Which gl-commands alloc/use memory that needs to be freed

I was looking for a documentation or summary that tells me which GL-commands allocate any memory or resources that need to be freed later - in order to avoid memory issues.

I’m using lists, for which I call glDeleteLists properly, also use once wglCreateContext (on create) and wglDeleteContext (onDestroy).

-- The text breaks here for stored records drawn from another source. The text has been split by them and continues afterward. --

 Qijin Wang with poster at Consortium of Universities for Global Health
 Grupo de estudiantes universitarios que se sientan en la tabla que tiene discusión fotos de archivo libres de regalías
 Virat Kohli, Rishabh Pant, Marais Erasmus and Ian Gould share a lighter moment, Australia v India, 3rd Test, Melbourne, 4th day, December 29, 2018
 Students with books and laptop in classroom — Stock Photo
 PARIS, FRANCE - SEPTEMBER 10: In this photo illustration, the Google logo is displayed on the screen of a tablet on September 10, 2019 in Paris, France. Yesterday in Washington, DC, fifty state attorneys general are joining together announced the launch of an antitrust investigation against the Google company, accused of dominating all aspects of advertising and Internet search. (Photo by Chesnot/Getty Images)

Background: I have a CAD-like application (VC++/MFC) which (seems) to work just fine. While the app runs, the user often reloads the project, which cleans up everything and then starts over with a new 3D scene (typically some 100.000 triangles/vertices - no textures - pretty basic light - no shadows). After a while (can be hours/days), on such a reload the application says “there is no more memory” - which comes from the framework and seems to happen when the app tries to add GL-objects - I was not able to debug the exact code line so far. As far as I can say, there are no memory leaks. When restarting the whole app, the message comes now immediately on loading the project.
It helps when the user logs off (Win10) - with a new session the behaviour is ok, until it then fails again after some hours/days.

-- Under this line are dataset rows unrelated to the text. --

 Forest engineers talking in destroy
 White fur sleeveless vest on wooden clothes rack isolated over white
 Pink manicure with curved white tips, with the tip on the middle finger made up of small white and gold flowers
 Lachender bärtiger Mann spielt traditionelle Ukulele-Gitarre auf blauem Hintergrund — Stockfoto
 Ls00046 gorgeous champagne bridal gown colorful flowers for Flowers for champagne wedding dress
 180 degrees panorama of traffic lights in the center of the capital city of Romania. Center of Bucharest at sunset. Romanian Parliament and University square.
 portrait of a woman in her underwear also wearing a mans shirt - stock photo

Which GPU driver and GPU? Or have you noticed a correlation between GPU vendor and/or GPU and this problem?

A few suggestions:

  1. First, add overall GPU memory allocation reporting to your app, to tell you 1) how much GPU memory is available, and 2) how much of it is currently allocated to “some” application (not necessarily yours). For instance, see NVX_gpu_memory_info (NVidia) and ATI_meminfo (AMD). This is a very useful double-check on any other allocated memory instrumentation you might add. It also can help reveal if your per-GL object statistics (see #2) are missing anything, as well as whether (on user machines) some “other” application besides yours is gobbling up a lot of GPU memory, leaving your app with too little to function sometimes.

  2. Add per-GL object memory allocation statistics (or estimates). In the absence of driver help, you can form a pretty good rough guess for things like textures and buffer objects. But with things like the ol’ display lists that you’re using, only the GL driver writers know because there’s a lot of driver voodoo going on under-the-hood with those (repacking the often immediate mode mess the app is feeding to the driver into blocks, probably allocating GPU memory to back vertex attr/index buffer object blocks to hold the repacked vertices, etc.). GPU memory usage is completely abstracted from the user with ol’ GL display lists, which is potential problem with using them.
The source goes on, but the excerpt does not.